Open paulthemagno opened 4 years ago
I have fine-tuned a BERT-NER model and on the eval_result.txt I got these values: P=0.608764 R=0.588080 F=0.594982
In my understanding these results come from the dev dataset (valid). While on the test set I got
processed 40982 tokens with 4577 phrases; found: 4645 phrases; correct: 4158. accuracy: 98.22%; precision: 89.52%; recall: 90.85%; FB1: 90.18 LOC: precision: 92.54%; recall: 92.54%; FB1: 92.54 1394 MISC: precision: 81.21%; recall: 82.31%; FB1: 81.76 676 ORG: precision: 84.54%; recall: 88.56%; FB1: 86.51 1255 PER: precision: 95.30%; recall: 95.45%; FB1: 95.38 1320
I'd like to understand the mismatch respecting the conll standard evaluation script.
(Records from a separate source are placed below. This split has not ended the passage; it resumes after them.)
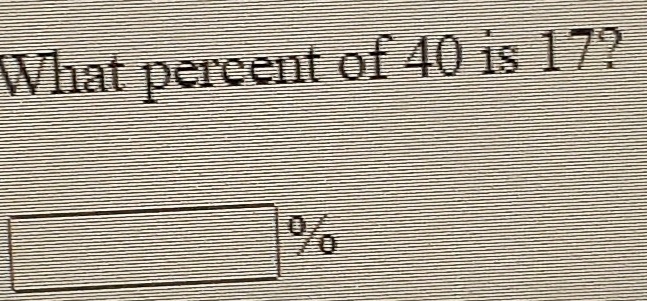 What percent of 40 is 17?
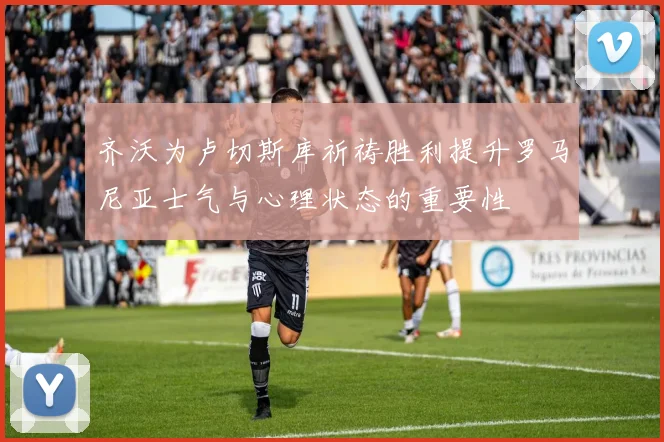 齐沃为卢切斯库祈祷胜利提升罗马尼亚士气与心理状态的重要性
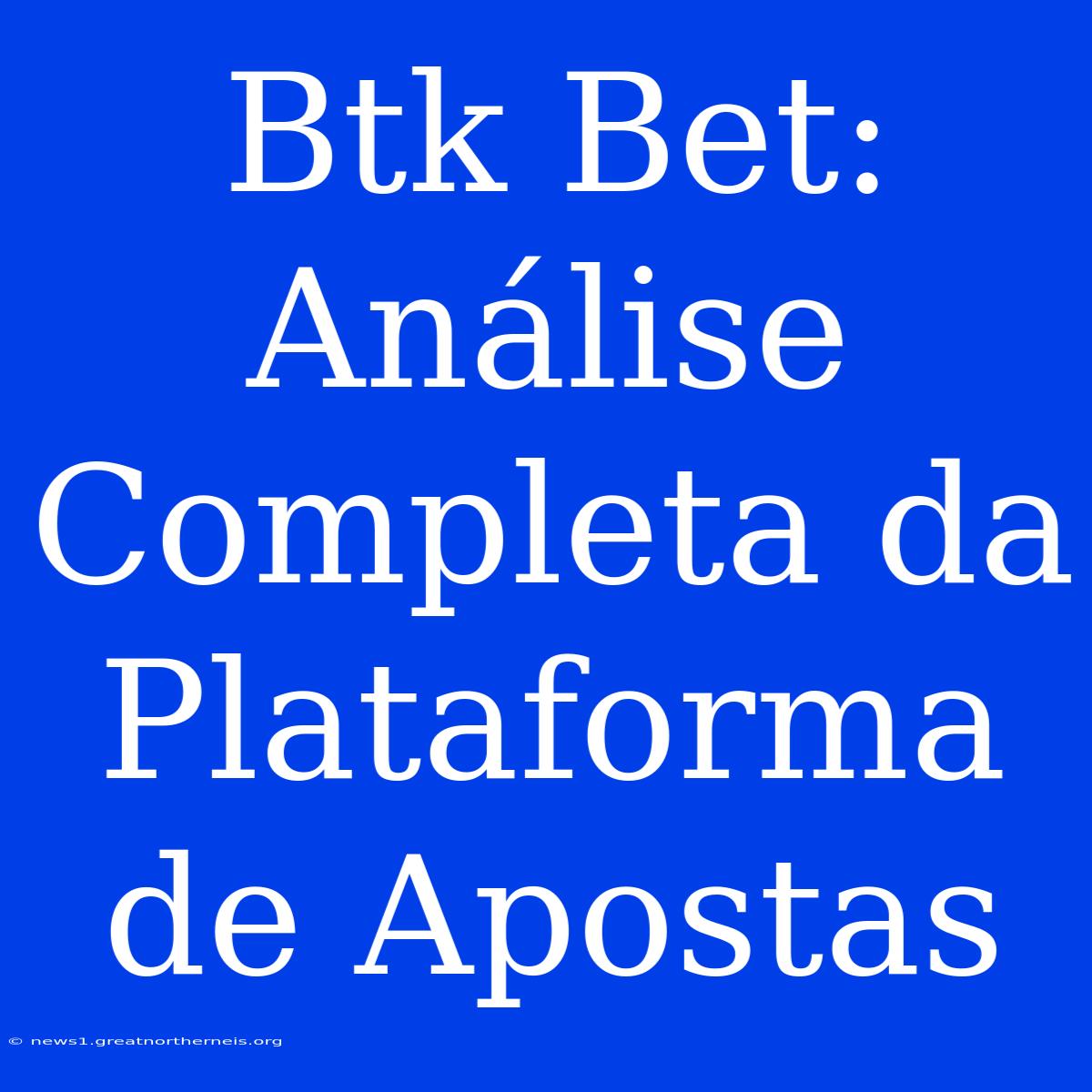 Btk Bet: Análise Completa Da Plataforma De Apostas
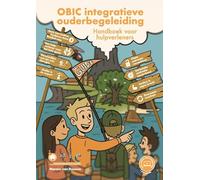 OBIC integratieve ouderbegeleiding: Handboek voor hulpverleners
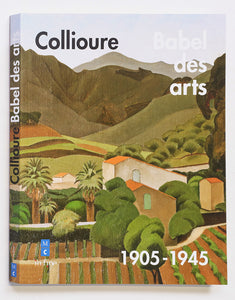Collioure, Babel des arts. 1905-1945.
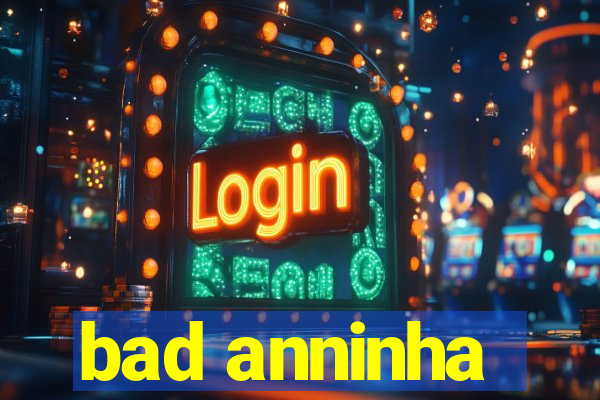 bad anninha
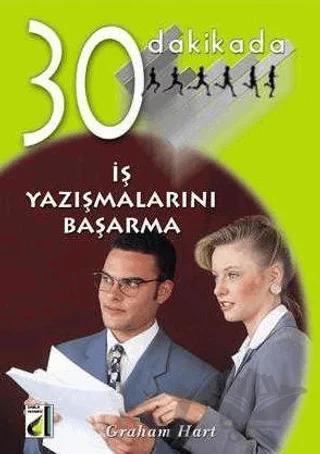 30 Dakikada İş Yazışmalarını Başarma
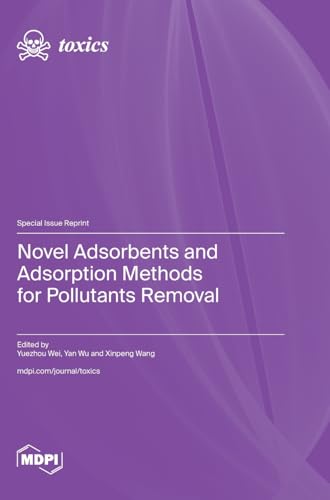 Novel Adsorbents and Adsorption Methods for Pollutants Removal
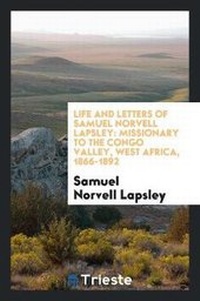Abbildung von: Life and Letters of Samuel Norvell Lapsley - Trieste Publishing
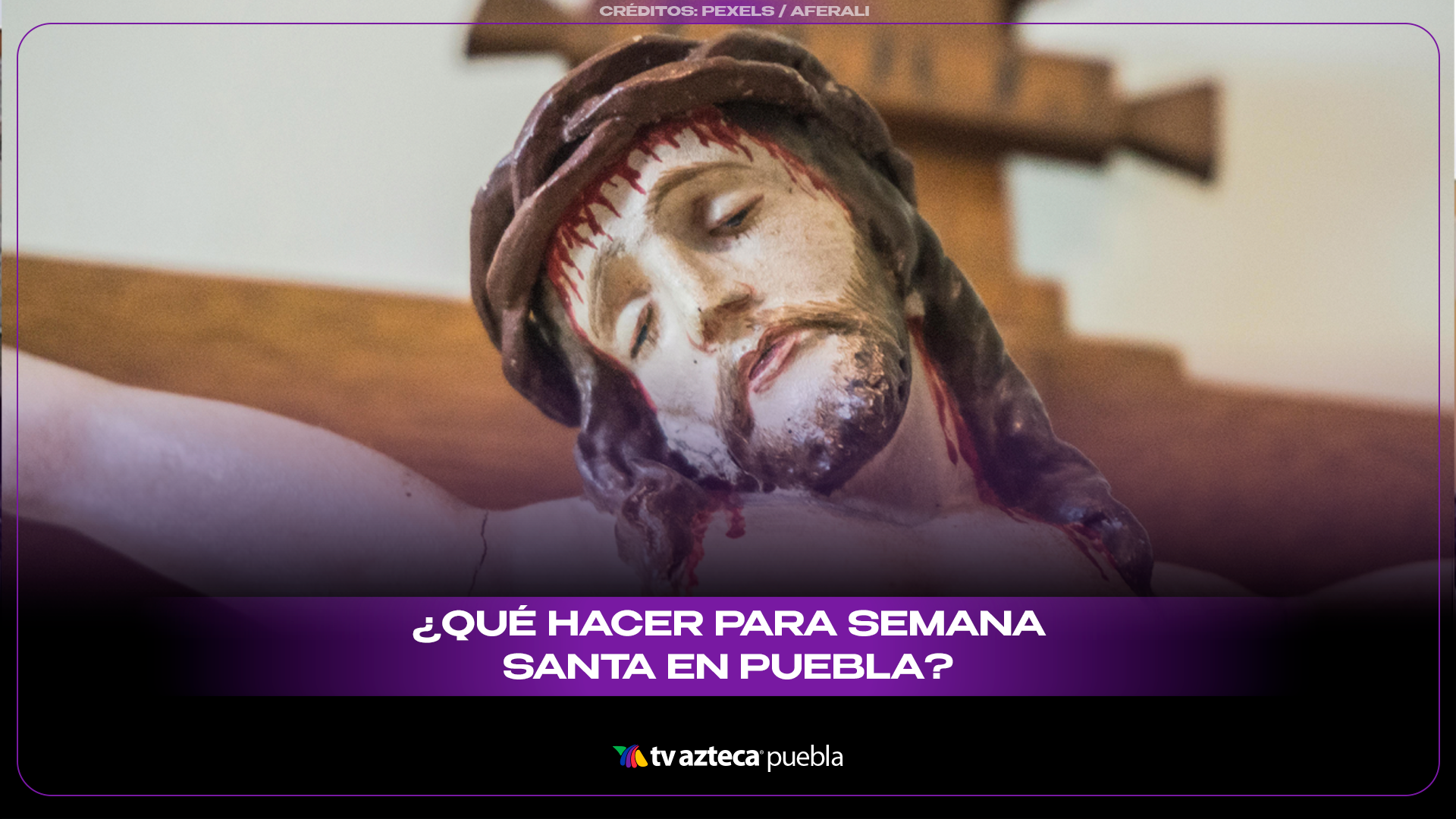 Semana Santa en Puebla: procesiones, misas y tradiciones que llenan la ciudad.
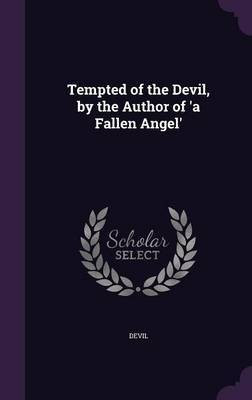 Tempted of the Devil, by the Author of 'a Fallen Angel'(English, Hardcover, Devil)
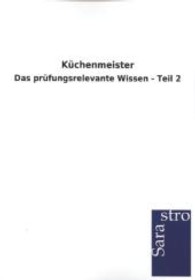 Küchenmeister - Das prüfungsrelevante Wissen Tl.2 （2. Aufl. 2013. 228 S. 210 mm）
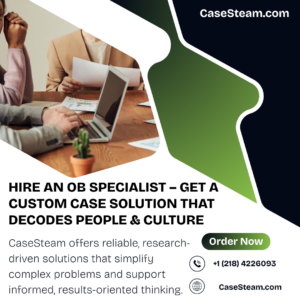 Hire an OB Specialist – Get a Custom Case Solution That Decodes People & Culture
@paulthemagno Is the accuracy problem solved?
I have fine-tuned a BERT-NER model and on the eval_result.txt I got these values: P=0.608764 R=0.588080 F=0.594982
In my understanding these results come from the dev dataset (valid). While on the test set I got
I'd like to understand the mismatch respecting the conll standard evaluation script.